From the notebook-scheduling text below, extract the passage starting at "More detailed documentation, including" and ending at "want to use.", copied word for word.
>> START Text block
TL;DR To be really quick, go straight to the instructions at Setting up your environment.
This document shows how to install and run the sagemaker-run-notebooks
library that lets you run and schedule Jupyter notebook executions as SageMaker Processing Jobs.
This library provides three interfaces to the notebook execution functionality:
- A command line interface (CLI)
- A Python library
- A JupyterLab extension that can be enabled for JupyterLab running locally, in SageMaker Studio, or on a SageMaker notebook instance
Each of the interfaces has the same functionality, so which to use is a matter of preference. You can use them in combination if you choose. For example, you can launch a notebook execution from the CLI, but monitor and view the output using the JupyterLab extension.
We use the open source tool Papermill to execute the notebooks. Papermill has many features, but one of the most interesting is that you can add parameters to your notebook runs. To do this, you set a tag on a single cell in your notebook that marks it as the "parameter cell". Papermill will insert a cell directly after that at runtime with the parameter values you set when starting the job. You can see details in the Papermill docs here.
More detailed documentation, including full API documentation for the library and all the options for the
can be downloaded as HTML files from the latest GitHub release. Download docs.tar.gz
and untar it with tar xzf docs.tar.gz
. Then open the file sagemaker-run-notebook-docs/index.html
in your browser
to view the documentation.
Start by setting up your environment and then look at the instructions for the interface you want to use.
Contents:
- Quick Start
The files we reference here can be downloaded from the latest GitHub release.
Note: The JupyterLab extension in the current release supports JupyterLab 3.x releases. If you're running an older version of JupyterLab and want to use GUI interface, use one of the following older releases of the extension:
JupyterLab Version | Extension Release |
---|---|
3.x | latest |
2.x | v0.23.0 |
1.x | v0.19.0 |
If you want to schedule notebooks without using the library, there are resources included in the release to help you do that. See the DIY instructions on GitHub for details.
To follow this recipe, you'll need to have AWS credentials set up that give you full permission on CloudFormation. You'll add more permissions with the installed policy later in the recipe.
>> END Text block
>> START Dataset records
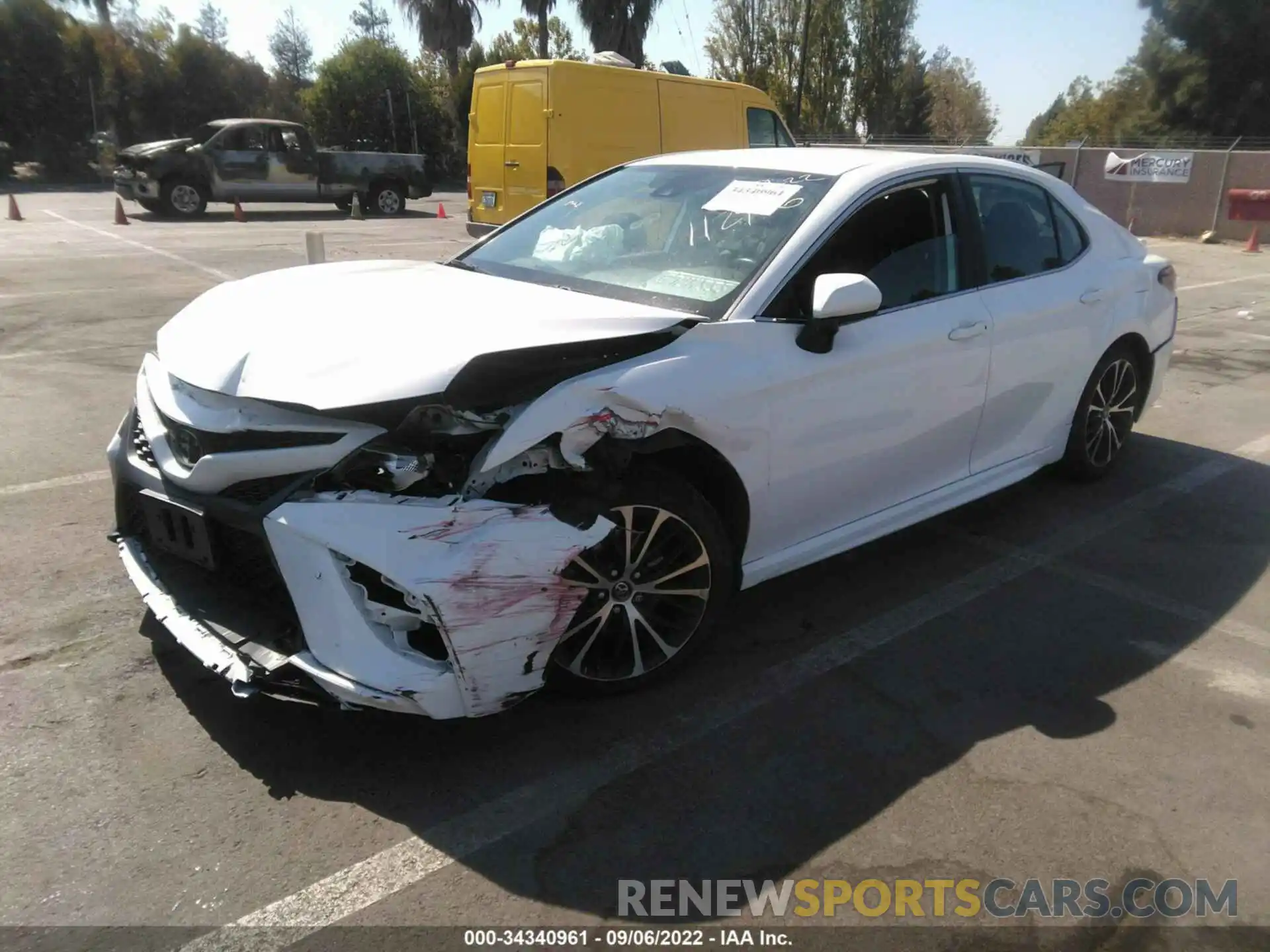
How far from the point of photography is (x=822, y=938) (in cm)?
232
>> END Dataset records
>> START Dataset records
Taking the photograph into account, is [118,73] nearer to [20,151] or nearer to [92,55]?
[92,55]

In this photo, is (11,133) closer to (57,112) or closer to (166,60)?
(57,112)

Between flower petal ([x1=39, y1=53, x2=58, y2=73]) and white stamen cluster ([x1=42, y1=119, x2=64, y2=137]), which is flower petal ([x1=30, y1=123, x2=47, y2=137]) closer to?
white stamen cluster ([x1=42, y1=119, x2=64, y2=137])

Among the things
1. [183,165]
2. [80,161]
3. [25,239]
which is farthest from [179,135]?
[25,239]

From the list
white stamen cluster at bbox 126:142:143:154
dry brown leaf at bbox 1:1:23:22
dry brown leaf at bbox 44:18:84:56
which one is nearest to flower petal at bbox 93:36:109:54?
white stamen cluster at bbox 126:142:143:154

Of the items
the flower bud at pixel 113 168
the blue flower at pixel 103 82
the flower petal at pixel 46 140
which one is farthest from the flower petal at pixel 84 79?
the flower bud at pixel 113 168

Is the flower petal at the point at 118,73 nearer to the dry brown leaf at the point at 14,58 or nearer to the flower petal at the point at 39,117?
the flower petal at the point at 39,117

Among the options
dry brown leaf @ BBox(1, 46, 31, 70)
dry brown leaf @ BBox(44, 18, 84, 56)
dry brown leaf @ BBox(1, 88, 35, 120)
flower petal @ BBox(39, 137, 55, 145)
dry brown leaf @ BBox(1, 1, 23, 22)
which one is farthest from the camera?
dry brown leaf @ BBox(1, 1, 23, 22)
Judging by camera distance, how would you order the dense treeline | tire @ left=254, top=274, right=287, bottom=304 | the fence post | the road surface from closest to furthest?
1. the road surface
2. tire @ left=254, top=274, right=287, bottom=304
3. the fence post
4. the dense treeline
>> END Dataset records
>> START Dataset records
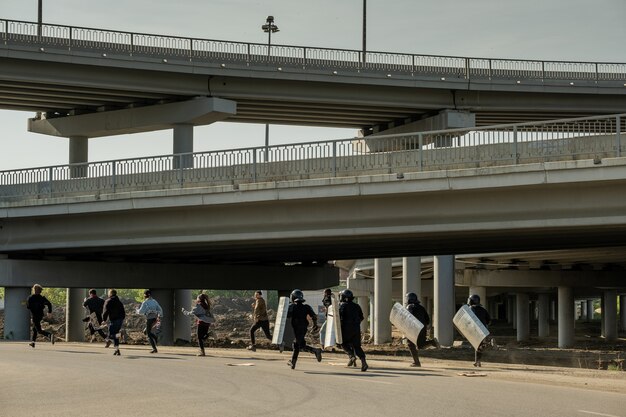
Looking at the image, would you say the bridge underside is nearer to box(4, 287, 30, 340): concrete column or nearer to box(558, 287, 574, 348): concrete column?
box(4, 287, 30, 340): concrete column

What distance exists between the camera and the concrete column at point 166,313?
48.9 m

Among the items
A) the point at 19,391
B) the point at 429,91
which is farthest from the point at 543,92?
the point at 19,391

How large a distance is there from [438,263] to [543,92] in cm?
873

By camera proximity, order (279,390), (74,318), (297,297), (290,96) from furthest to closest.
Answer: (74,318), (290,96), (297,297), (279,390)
>> END Dataset records
**Correct output**
More detailed documentation, including full API documentation for the library and all the options for the
can be downloaded as HTML files from the latest GitHub release. Download docs.tar.gz
and untar it with tar xzf docs.tar.gz
. Then open the file sagemaker-run-notebook-docs/index.html
in your browser
to view the documentation.
Start by setting up your environment and then look at the instructions for the interface you want to use.